It's a familiar motif of modern-day life: Had a baby, bought a house or a enjoyed a particularly delicious hamburger? If so, Instagram it immediately (or Facebook post it, Tweet it, etc.) so that everyone you know can envision exactly what you're celebrating.
And if a slab of bacon warrants such social media promotion, why shouldn't voting?
That's the logic that seems to have been used by the hoards of people who have already taken a snapshot of their ballots and posted the photographic evidence on social media platforms. (Case in point: As of 3 p.m. on Tuesday, more than 600,000 photographs with the hashtag #vote had already been posted on Instagram. Among those were numerous images of marked ballots.)
Although many might want to capture Election Day the modern way, snapping that pic could be illegal -- or in almost all cases, highly frowned upon.
According to this list compiled by the Citizen Media Law Project, many states forbid the documentation of one's vote.

- REQUIREMENT 1
Do these statements agree with the article on ballot photos? Answer yes or no for each, quoting the words of the article that decide it.
(a) By 3 p.m. on Tuesday, more than 600,000 photographs tagged #vote had been posted on Instagram.
(b) The article says every state forbids documenting one's vote.
(c) The article says taking a photo of a ballot is illegal in all cases.
- REQUIREMENT 2
Answer these questions from the article on ballot photos:
(a) What three occasions does the opening sentence list as things people post about?
(b) On which platform were the #vote photographs counted?
(c) Who compiled the list of states mentioned at the end?
- REQUIREMENT 3
Write the next part of the article on ballot photos, starting after its last sentence.

- ENTRIES SHOWN
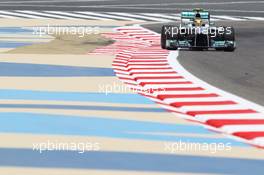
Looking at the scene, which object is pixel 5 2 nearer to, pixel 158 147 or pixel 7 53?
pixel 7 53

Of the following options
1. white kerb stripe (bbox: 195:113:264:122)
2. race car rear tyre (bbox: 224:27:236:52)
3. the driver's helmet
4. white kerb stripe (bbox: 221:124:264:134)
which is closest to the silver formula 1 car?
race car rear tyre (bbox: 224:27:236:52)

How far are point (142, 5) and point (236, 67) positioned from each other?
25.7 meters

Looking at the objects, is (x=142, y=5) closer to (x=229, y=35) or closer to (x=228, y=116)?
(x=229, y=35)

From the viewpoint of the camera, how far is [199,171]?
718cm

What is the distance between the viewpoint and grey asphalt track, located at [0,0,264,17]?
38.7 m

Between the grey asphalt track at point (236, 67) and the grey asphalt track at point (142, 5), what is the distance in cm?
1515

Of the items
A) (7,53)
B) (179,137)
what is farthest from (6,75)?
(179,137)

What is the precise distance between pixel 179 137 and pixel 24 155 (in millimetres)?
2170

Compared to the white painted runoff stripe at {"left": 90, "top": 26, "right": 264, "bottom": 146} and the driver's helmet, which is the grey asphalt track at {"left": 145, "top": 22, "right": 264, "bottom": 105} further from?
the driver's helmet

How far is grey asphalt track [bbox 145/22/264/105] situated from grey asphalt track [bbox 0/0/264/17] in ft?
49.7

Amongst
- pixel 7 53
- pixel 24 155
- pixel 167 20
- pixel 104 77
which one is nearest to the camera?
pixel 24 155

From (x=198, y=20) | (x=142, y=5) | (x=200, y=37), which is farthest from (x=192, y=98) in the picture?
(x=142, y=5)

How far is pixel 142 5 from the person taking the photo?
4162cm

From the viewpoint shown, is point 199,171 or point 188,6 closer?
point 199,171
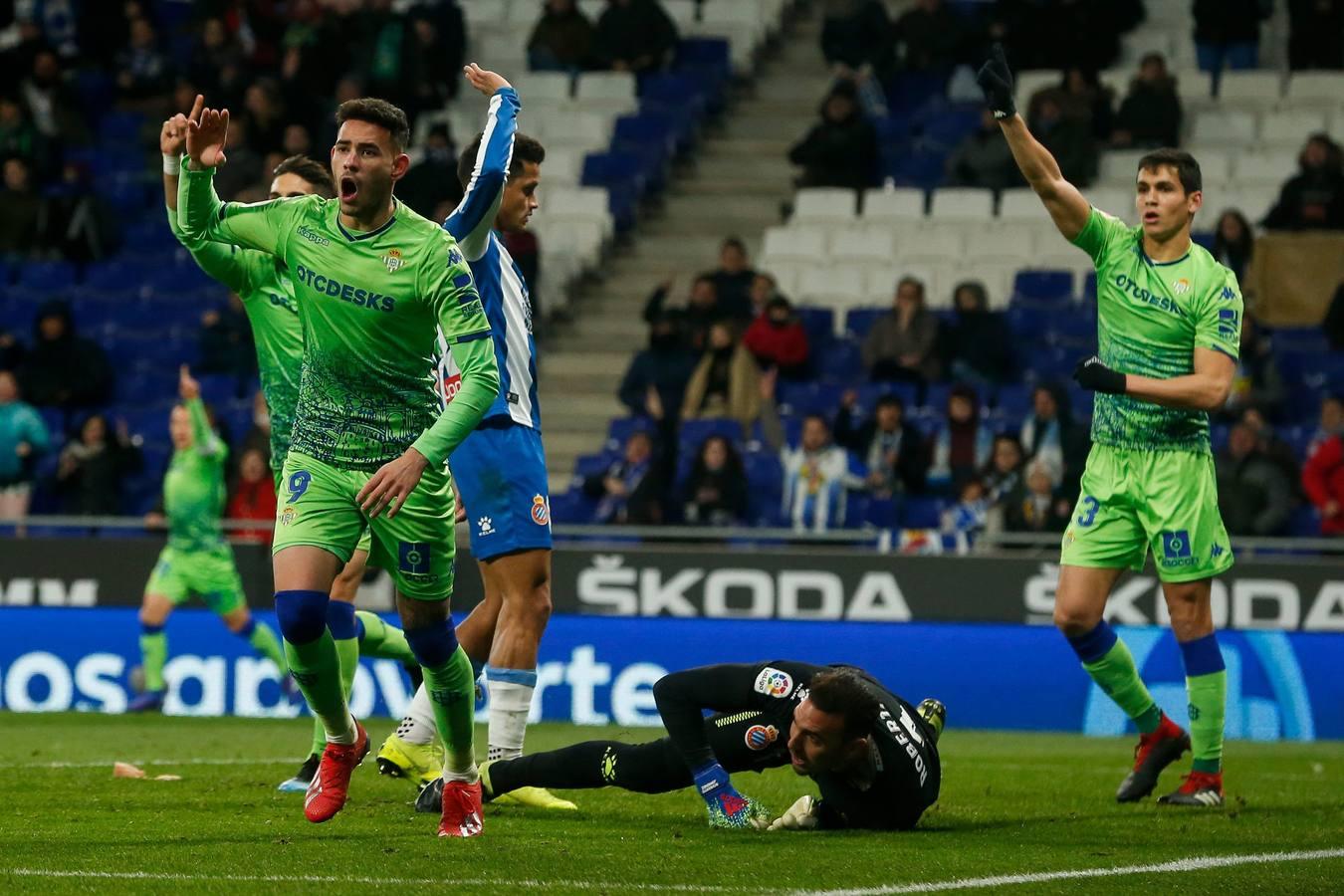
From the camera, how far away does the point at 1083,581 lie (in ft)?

- TASK OUTPUT 1
(a) Yes: "As of 3 p.m. on Tuesday, more than 600,000 photographs with the hashtag #vote had already been posted on Instagram."
(b) No: "many states forbid the documentation of one's vote."
(c) No: "snapping that pic could be illegal -- or in almost all cases, highly frowned upon."

- TASK OUTPUT 2
(a) Having a baby, buying a house, and enjoying a particularly delicious hamburger.
(b) Instagram.
(c) The Citizen Media Law Project.

- TASK OUTPUT 3
Florida, Georgia, Kentucky, Nevada, North Carolina, Texas and West Virginia, for example, have laws that "expressly prohibit all recording inside the polling place."
While in many other states, such as Arizona, California, Colorado, Illinois, New Jersey and New York, taking a photograph or filming a marked ballot is against the law.
(For the full list, click here)
The only places that don't seem to have any outright laws banning the practice are Delaware and Washington, D.C. As the Citizen Media Law Project notes, however, there may be other laws in place that limit or prohibit the documenting of ballots.
Mashable breaks it down:
Translation: It’s totally kosher to Instagram, record video, tweet, post to Facebook or play Angry Birds while you’re waiting to vote. But once you’re inside your polling place, it may be smart to put the phone away until you’re done voting.
When in doubt, consult your state's election board to find out more about recording laws.
Will you be snapping a picture of your ballot? What do you think of these laws? Tell us in the comments below.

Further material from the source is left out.